In the long run, the rate of scientific progress will diminish, and discovery will be killed by respect for authority.
As for the manual workers, they will be discouraged from serious thought : they will be made as comfortable as possible, and their hours of work will be much shorter than they are at present ; they will have no fear of destitution or of misfortune to their children. As soon as working hours are over, amusements will be provided, of a sort calculated to cause wholesome mirth, and to prevent any thoughts of discontent which otherwise might cloud their happiness.
On those rare occasions when a boy or girl who has passed the age at which it is usual to determine social status shows such marked ability as to seem the intellectual equal of the rulers, a difficult situation will arise, requiring serious consideration. If the youth is content to abandon his previous associates and to throw in his lot whole-heartedly with the rulers, he may, after suitable tests, be promoted, but if he shows any regrettable solidarity with his previous associates, the rulers will reluctantly conclude that there is nothing to be done with him except to send him to the lethal chamber before his ill-disciplined intelligence has had time to spread revolt. This will be a painful duty to the rulers, but I think they will not shrink from performing it.
In normal cases, children of sufficiently excellent heredity will be admitted to the governing class from the moment of conception. I start with this moment rather than with birth, since it is from this moment and not merely from the moment of birth that the treatment of the two classes will be different.
If, however, by the time the child reaches the age of three, it is fairly clear that he does not attain the required standard, he will be degraded at that point.

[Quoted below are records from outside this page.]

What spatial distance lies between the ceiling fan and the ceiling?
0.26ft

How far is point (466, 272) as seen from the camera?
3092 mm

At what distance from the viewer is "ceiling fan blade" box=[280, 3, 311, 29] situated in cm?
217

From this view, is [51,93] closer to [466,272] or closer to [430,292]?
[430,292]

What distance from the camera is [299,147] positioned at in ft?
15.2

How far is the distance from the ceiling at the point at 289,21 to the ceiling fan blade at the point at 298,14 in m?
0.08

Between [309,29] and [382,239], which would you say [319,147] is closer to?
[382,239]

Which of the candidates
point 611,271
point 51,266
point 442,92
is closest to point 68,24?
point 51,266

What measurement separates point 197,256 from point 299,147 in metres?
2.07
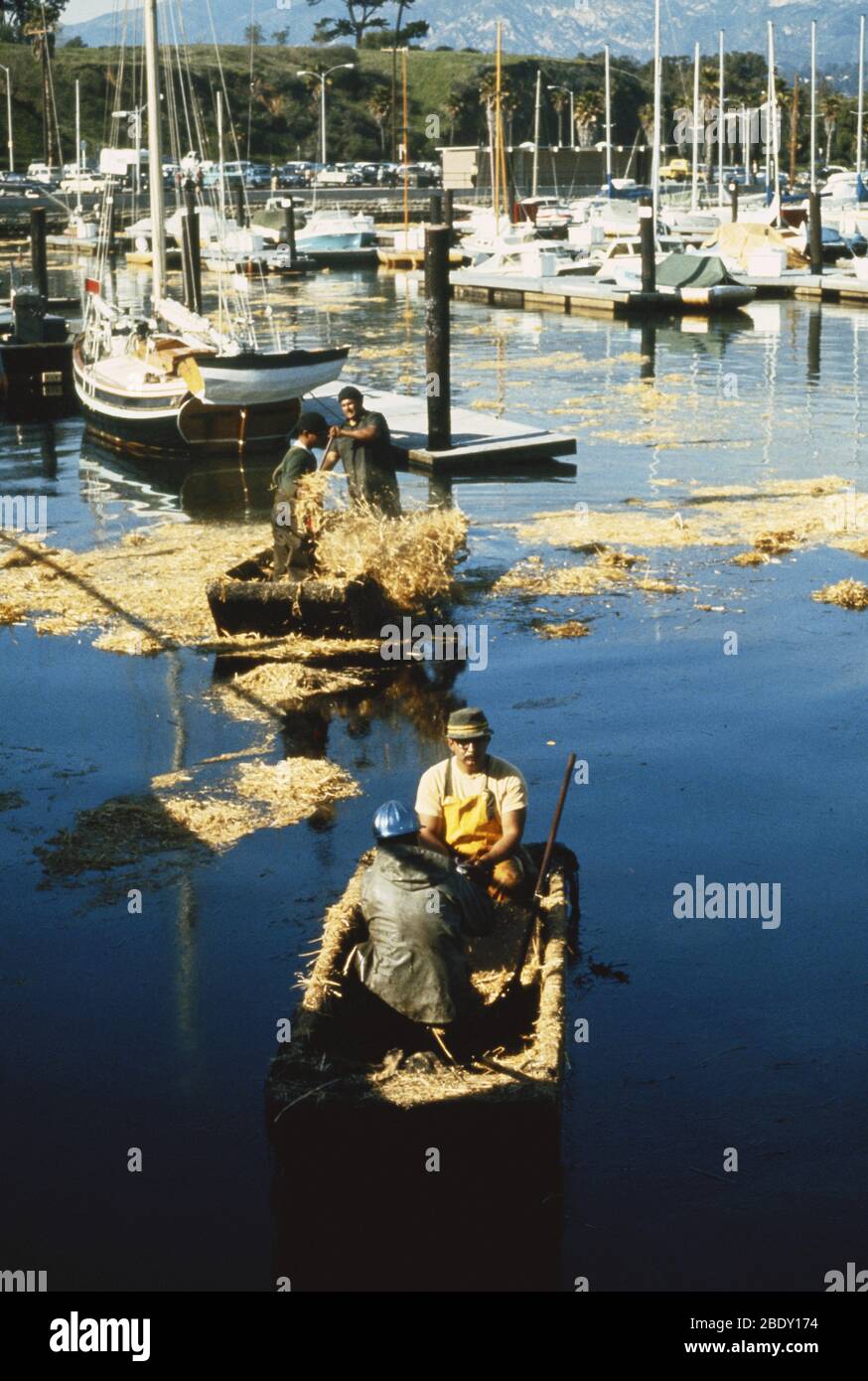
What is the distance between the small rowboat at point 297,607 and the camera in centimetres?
1697

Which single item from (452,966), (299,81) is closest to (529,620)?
(452,966)

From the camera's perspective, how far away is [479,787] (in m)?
9.91

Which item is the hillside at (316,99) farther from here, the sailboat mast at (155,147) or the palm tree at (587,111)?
the sailboat mast at (155,147)

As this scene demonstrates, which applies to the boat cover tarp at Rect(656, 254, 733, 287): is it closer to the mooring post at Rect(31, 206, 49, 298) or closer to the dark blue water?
the mooring post at Rect(31, 206, 49, 298)

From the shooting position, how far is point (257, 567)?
1781 cm

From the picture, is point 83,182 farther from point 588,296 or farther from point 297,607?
point 297,607

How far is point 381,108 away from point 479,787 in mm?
144034

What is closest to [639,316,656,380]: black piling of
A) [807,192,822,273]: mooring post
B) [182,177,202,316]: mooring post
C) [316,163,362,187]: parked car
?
[807,192,822,273]: mooring post

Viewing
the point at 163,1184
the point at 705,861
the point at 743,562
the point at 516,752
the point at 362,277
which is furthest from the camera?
the point at 362,277

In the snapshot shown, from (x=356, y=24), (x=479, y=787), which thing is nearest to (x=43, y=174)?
(x=356, y=24)

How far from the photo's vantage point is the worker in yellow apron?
970 cm

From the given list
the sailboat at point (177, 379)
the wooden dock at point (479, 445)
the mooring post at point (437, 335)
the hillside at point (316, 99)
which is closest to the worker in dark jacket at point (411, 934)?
the wooden dock at point (479, 445)
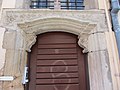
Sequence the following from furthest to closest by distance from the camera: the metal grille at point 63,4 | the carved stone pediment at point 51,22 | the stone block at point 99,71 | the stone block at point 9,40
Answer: the metal grille at point 63,4 < the carved stone pediment at point 51,22 < the stone block at point 9,40 < the stone block at point 99,71

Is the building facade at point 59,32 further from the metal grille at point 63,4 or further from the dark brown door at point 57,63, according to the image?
the metal grille at point 63,4

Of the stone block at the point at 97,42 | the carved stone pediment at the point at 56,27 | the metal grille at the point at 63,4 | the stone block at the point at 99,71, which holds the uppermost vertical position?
the metal grille at the point at 63,4

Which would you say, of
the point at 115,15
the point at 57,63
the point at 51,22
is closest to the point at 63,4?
the point at 51,22

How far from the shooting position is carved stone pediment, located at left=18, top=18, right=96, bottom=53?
8.80 ft

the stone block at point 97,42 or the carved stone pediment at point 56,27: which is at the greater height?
the carved stone pediment at point 56,27

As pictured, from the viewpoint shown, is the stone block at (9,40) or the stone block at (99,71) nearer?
the stone block at (99,71)

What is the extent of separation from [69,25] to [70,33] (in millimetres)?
162

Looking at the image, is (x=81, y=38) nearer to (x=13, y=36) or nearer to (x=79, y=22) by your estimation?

I assume that by that time it will be possible to judge of the intelligence of a child of three with a fair measure of accuracy. Cases in which there is doubt, which should, however, be few, will be subjected to careful observation up to the age of six, at which moment one supposes the official decision will be possible except in a few rare instances. Conversely, children born of manual workers may be promoted at any moment between the age of three and six, but only in quite rare instances at later ages. I think it may be assumed, however, that there would be a very strong tendency for the governing class to become hereditary, and that after a few generations not many children would be moved from either class into the other. This is especially likely to be the case if embryological methods of improving the breed are applied to the governing class, but not to the others. In this way the gulf between the two classes as regards native intelligence may become continually wider and wider. This will not lead to the abolition of the less intelligent class, since the rulers will not wish to undertake uninteresting manual work, or to be deprived of the opportunity for exercising benevolence and public spirit which they derive from the management of the manual workers.